Throughout the first half of Dope is Death, Donovan weaves an airtight oral history of the centre’s creation, ethos, and practices straight from the people who lived through the era (including a Canadian connection to a Montreal acupuncture pioneer), with an eye towards similarly inspired practitioners and addicts who’ve picked up where the Panthers and Lords left off. That’s fascinating on its own, but the film starts tackling bigger topics of race, class, and economics in the second half, when talk switches to the difficulties of funding large scale social reforms and revolutions. That’s a much larger topic that leaves the briskly paced Dope is Death feeling a little too short, but hopefully this is the kind of work that inspires a new generation of social advocates just the same.

A true must-see at this year’s festival – and a fellow Hot Docs 2020 alum – is the Centrepiece Film, director Michèle Stephenson intense and incendiary documentary, Stateless, an examination the growing (but always present) racial divide between the nations on the island of Hispaniola, which won the Special Jury Prize for Best Canadian Feature Documentary at that festival.

Despite having a somewhat open border between economically impoverished Haiti and the comparatively better off Dominican Republic, relations between the countries couldn’t be frostier. Dating back nearly a century, DR governments have sought to cleanse their country of any Haitian influence. In 1937, then dictator Rafael Trujillo ordered the outright slaughter of Haitians in an effort to “whiten” the Dominican Republic, and as recently as 2013 (despite token advancements), the country revoked the citizenship of Dominicans of Haitian descent retroactive to 1929, leaving thousands of people without a country.

Stephenson looks at this frequently unreported genocide by way of exclusion through the eyes of a lawyer and family woman turned political hopeful, a man trying desperately to be reunited with his children, and a middle aged, privileged, female backer of an increasingly empowered protectionist movement that believes efforts to divert the tide of Haitian immigrants don’t go far enough.

Outside of the obvious racist and nationalistic tendencies exhibited throughout Stateless, Stephenson also makes note that 80% of the Dominican Republic’s population identifies as black or biracial, and there are countless untold stories of people getting caught in the crossfire. It’s a chilling and important look at how hate speech can lead to outright violence and a populace that’s fearful of speaking up against outright injustice.
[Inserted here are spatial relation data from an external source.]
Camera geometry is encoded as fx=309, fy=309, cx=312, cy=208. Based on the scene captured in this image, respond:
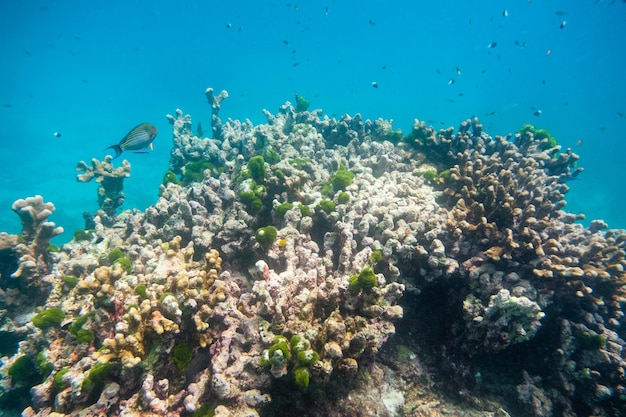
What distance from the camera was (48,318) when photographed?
4512 millimetres

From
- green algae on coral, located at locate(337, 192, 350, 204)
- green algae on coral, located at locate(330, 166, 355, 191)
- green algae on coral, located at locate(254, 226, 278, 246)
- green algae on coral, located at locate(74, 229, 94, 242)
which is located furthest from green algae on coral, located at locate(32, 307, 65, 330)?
green algae on coral, located at locate(330, 166, 355, 191)

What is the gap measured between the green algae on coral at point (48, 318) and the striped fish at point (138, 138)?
15.0 feet

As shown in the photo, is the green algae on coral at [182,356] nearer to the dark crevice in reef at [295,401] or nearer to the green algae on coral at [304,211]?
the dark crevice in reef at [295,401]

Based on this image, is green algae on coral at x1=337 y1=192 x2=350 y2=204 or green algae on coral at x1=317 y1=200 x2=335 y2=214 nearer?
green algae on coral at x1=317 y1=200 x2=335 y2=214

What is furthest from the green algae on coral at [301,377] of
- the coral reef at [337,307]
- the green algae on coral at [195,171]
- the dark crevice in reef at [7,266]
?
the dark crevice in reef at [7,266]

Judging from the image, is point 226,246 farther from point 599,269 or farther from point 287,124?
point 287,124

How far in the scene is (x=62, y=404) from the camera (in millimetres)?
3467

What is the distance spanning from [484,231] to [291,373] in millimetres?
4128

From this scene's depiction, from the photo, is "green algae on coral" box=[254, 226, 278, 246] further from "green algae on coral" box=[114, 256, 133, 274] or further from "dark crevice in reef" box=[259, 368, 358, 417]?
"green algae on coral" box=[114, 256, 133, 274]

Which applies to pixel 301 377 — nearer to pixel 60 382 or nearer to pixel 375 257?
pixel 375 257

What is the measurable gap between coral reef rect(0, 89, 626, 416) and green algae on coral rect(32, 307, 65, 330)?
0.03 meters

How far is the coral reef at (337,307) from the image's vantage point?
3617 millimetres

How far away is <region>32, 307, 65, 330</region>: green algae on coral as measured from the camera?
447cm

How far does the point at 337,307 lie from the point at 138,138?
23.3ft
It doesn’t help that the country’s bureaucracy skews towards helping the rich, powerful, or light skinned, or that the Dominican is a republic where many politicians literally buy their votes. 

These issues aren’t unique to the Dominican Republic, and other countries (most notably Kenya) are facing similar human rights struggles. But between the margins of Stephenson’s heartbreaking and evocative documentary lies a warning that this type of thinking and irrational policy making could slowly be creeping into a country near you.

The 2021 Toronto Black Film Festival runs from Wednesday, February 10 until Sunday, February 21. For tickets and a full list of films, programmes, and special events, please check out their website.

Portions of this article first appeared in The GATE’s coverage of the 2020 Hot Docs Canadian International Documentary Film Festival.